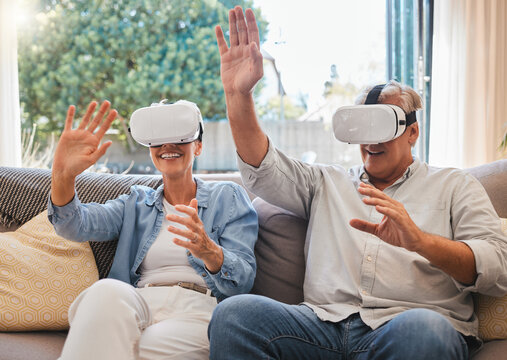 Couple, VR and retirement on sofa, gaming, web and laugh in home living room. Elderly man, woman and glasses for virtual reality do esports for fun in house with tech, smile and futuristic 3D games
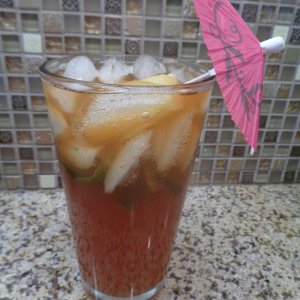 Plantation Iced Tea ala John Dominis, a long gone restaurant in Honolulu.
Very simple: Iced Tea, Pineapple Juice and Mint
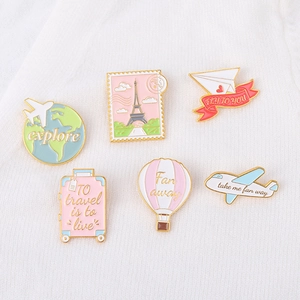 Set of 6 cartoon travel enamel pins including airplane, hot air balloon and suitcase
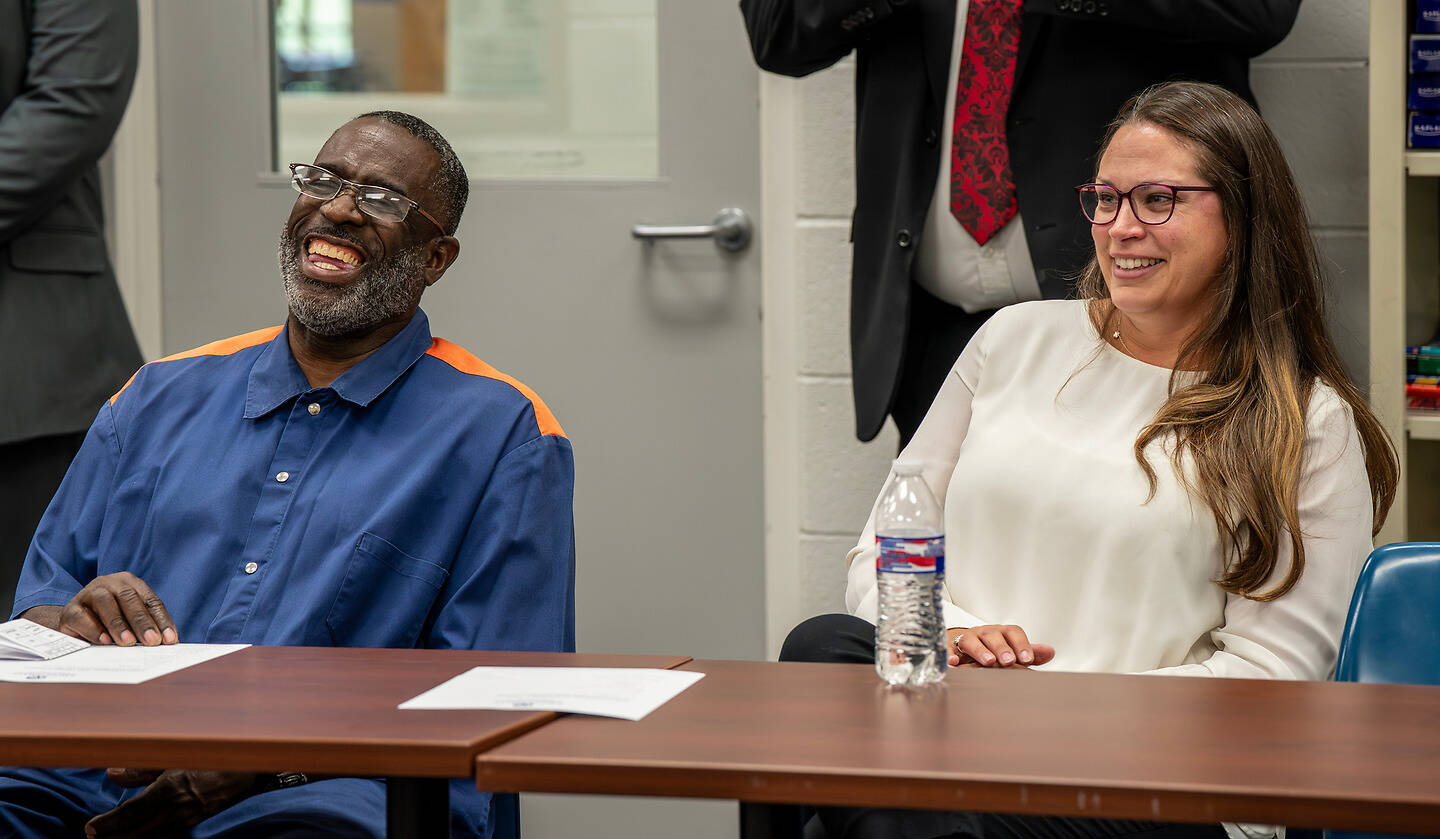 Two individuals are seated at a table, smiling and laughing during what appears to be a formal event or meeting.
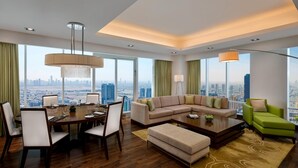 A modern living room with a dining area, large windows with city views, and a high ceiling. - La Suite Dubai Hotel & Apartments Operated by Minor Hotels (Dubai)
+---+
* ASSIGNMENT:
Reproduce every line of the listing above word for word, leaving out the pictures.

* TASK RESULT:
 Couple, VR and retirement on sofa, gaming, web and laugh in home living room. Elderly man, woman and glasses for virtual reality do esports for fun in house with tech, smile and futuristic 3D games
 Plantation Iced Tea ala John Dominis, a long gone restaurant in Honolulu.
Very simple: Iced Tea, Pineapple Juice and Mint
 Set of 6 cartoon travel enamel pins including airplane, hot air balloon and suitcase
 Two individuals are seated at a table, smiling and laughing during what appears to be a formal event or meeting.
 A modern living room with a dining area, large windows with city views, and a high ceiling. - La Suite Dubai Hotel & Apartments Operated by Minor Hotels (Dubai)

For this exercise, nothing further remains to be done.